### Source
-- begin --
How to Compress a PDF With Lots of Images Without Ruining Them

Compress a PDF packed with images — portfolios, photo essays, image-heavy reports — without ruining visible quality.

4 min readCompress images

Your design portfolio is 80 MB because every page has a hi-res image. Compressing it down means making decisions image by image — but you don't want to do that manually.

Image-heavy PDFs compress well, but the trade-off curve is sharper than text. Cross the line and the images look soft. Stay under it and no one notices.

Understand image compression in PDF

PDFs embed images at the resolution you exported them. A 300 DPI photo at A4 is around 2-4 MB. Most viewers display PDFs at 72-150 DPI. The extra resolution is wasted bytes.

Compression downsamples images to a target DPI. 150 DPI is the sweet spot for screen viewing; 300 for print quality.

Pick the right DPI target

If the PDF is going to be viewed on screen, 150 DPI is plenty. Drop to 150 in Flint's compressor and you'll cut file size by 60-80% with no visible loss.
-- end --
### Data listing
-- begin --
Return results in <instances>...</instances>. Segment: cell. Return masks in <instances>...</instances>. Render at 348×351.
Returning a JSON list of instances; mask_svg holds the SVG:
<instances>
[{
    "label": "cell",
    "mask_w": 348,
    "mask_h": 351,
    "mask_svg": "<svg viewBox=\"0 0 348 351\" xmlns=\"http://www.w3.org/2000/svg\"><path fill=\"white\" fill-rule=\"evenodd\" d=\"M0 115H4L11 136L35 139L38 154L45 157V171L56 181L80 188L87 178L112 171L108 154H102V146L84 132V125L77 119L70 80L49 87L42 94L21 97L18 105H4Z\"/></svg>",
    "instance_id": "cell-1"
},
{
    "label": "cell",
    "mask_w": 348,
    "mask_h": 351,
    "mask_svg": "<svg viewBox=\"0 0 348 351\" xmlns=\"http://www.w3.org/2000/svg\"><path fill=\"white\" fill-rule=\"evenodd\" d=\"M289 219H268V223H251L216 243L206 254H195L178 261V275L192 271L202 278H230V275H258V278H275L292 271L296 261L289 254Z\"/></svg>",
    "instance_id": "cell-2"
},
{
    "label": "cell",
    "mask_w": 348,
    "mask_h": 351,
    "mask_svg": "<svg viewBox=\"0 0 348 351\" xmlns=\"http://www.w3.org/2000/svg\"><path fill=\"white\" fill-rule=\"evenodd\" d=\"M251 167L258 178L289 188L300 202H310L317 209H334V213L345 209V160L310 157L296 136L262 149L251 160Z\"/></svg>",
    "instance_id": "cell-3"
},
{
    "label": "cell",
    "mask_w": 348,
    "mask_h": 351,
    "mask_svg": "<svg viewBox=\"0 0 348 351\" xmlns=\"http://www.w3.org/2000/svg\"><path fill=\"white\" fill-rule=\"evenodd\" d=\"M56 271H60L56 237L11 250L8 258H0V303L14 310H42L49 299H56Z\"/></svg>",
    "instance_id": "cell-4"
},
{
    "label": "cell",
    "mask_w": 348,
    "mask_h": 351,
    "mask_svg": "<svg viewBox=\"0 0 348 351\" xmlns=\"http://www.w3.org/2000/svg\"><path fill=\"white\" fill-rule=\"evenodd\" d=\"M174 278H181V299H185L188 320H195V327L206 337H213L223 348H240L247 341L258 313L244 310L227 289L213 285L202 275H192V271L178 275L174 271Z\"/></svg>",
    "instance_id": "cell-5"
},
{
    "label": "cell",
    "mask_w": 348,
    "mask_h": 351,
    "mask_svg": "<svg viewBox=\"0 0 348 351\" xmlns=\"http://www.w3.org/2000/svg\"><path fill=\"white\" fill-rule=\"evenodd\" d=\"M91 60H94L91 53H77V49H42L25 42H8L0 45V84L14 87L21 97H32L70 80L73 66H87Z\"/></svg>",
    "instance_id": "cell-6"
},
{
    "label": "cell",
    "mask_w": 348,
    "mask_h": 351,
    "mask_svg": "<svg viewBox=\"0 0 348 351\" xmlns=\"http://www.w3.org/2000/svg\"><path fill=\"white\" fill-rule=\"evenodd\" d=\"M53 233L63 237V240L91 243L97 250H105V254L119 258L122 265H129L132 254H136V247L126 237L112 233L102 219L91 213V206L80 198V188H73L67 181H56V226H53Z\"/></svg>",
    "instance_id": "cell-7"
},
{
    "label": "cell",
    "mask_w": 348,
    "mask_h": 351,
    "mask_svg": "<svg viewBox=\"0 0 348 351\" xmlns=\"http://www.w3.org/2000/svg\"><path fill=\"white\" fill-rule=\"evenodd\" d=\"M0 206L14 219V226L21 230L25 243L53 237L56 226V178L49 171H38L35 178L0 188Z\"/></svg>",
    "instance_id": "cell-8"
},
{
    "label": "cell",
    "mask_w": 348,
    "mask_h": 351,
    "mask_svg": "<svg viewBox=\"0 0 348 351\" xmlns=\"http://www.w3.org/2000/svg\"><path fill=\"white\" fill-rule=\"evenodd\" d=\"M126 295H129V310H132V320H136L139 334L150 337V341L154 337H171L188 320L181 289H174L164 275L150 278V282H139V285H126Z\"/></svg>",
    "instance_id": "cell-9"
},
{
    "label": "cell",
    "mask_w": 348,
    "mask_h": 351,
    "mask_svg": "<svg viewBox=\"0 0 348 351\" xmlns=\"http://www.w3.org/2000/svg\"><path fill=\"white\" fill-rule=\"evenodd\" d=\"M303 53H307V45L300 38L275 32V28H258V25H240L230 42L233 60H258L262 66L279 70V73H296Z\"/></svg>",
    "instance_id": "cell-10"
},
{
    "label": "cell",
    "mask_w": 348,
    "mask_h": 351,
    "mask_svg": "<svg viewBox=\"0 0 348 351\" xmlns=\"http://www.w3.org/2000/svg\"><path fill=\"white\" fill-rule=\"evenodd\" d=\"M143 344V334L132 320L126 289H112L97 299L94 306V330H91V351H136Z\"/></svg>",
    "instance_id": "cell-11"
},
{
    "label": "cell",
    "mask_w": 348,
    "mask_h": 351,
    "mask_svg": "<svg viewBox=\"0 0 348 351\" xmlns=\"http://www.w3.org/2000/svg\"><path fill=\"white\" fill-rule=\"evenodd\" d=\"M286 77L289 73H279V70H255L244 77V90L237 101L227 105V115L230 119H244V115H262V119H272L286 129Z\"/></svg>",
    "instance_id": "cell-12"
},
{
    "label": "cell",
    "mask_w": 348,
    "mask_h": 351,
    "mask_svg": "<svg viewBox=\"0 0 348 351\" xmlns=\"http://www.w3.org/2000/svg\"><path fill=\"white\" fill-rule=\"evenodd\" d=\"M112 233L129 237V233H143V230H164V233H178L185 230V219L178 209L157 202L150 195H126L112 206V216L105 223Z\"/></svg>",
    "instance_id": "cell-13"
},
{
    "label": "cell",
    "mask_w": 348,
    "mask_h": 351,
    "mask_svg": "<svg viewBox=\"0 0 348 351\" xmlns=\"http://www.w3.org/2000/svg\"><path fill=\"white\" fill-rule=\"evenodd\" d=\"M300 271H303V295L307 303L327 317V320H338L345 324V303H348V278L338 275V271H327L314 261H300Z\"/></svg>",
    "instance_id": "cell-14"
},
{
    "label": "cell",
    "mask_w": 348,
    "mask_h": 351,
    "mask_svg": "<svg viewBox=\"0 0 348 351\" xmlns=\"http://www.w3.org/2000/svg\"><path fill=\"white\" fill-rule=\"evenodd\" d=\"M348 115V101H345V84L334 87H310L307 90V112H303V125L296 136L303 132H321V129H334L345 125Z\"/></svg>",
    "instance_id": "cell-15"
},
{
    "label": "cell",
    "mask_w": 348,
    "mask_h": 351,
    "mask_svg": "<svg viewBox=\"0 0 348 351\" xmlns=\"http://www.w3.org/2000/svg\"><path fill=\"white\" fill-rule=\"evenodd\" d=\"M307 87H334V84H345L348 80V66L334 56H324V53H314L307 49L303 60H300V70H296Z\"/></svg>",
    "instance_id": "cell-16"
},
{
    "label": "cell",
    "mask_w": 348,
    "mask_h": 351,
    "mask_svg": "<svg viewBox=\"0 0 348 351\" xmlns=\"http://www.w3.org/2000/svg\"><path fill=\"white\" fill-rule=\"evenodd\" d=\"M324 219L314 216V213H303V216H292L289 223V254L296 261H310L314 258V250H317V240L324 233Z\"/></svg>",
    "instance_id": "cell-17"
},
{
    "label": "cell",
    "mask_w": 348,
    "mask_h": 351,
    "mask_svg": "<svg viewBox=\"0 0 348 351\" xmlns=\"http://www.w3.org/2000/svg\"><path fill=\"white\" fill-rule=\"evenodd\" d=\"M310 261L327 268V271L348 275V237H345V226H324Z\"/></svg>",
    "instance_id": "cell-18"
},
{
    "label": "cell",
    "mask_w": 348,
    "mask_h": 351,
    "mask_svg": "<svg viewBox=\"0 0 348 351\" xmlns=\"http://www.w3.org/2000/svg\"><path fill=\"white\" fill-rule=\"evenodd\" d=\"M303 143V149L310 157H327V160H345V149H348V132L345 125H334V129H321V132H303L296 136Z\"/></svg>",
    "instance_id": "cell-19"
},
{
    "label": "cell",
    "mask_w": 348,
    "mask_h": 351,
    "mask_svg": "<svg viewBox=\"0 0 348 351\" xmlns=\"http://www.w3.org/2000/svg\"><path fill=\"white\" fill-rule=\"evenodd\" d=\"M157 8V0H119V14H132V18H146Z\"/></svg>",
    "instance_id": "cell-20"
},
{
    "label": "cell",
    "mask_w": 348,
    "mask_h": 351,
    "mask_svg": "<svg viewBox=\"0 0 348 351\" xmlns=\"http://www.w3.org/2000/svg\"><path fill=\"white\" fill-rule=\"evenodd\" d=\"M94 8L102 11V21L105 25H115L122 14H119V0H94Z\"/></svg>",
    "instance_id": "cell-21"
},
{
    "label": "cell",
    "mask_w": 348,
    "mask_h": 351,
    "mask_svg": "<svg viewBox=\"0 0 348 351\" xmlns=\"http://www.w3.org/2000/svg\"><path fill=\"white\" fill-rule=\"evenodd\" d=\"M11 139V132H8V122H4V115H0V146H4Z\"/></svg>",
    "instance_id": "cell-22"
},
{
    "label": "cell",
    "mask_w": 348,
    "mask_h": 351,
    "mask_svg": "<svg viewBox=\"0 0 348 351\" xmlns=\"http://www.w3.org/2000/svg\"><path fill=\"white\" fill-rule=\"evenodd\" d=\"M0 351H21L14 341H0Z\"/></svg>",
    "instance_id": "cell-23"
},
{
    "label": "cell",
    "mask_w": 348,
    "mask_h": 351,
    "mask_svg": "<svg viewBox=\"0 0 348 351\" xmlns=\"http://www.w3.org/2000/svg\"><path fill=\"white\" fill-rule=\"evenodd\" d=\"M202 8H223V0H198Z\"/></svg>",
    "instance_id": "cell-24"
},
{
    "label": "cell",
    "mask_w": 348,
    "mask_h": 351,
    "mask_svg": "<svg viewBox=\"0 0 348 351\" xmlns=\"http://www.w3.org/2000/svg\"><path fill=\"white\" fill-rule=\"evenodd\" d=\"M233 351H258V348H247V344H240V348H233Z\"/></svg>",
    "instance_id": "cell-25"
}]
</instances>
-- end --
### Given instruction 1
Copy out the full guide on compressing image-heavy PDFs, word for word from start to end.
### Given instruction 2
How many lines of the records contain the string "instances"? Reply with the number alone.

### Worked solution 1
How to Compress a PDF With Lots of Images Without Ruining Them

Compress a PDF packed with images — portfolios, photo essays, image-heavy reports — without ruining visible quality.

4 min readCompress images

Your design portfolio is 80 MB because every page has a hi-res image. Compressing it down means making decisions image by image — but you don't want to do that manually.

Image-heavy PDFs compress well, but the trade-off curve is sharper than text. Cross the line and the images look soft. Stay under it and no one notices.

Understand image compression in PDF

PDFs embed images at the resolution you exported them. A 300 DPI photo at A4 is around 2-4 MB. Most viewers display PDFs at 72-150 DPI. The extra resolution is wasted bytes.

Compression downsamples images to a target DPI. 150 DPI is the sweet spot for screen viewing; 300 for print quality.

Pick the right DPI target

If the PDF is going to be viewed on screen, 150 DPI is plenty. Drop to 150 in Flint's compressor and you'll cut file size by 60-80% with no visible loss.

### Worked solution 2
4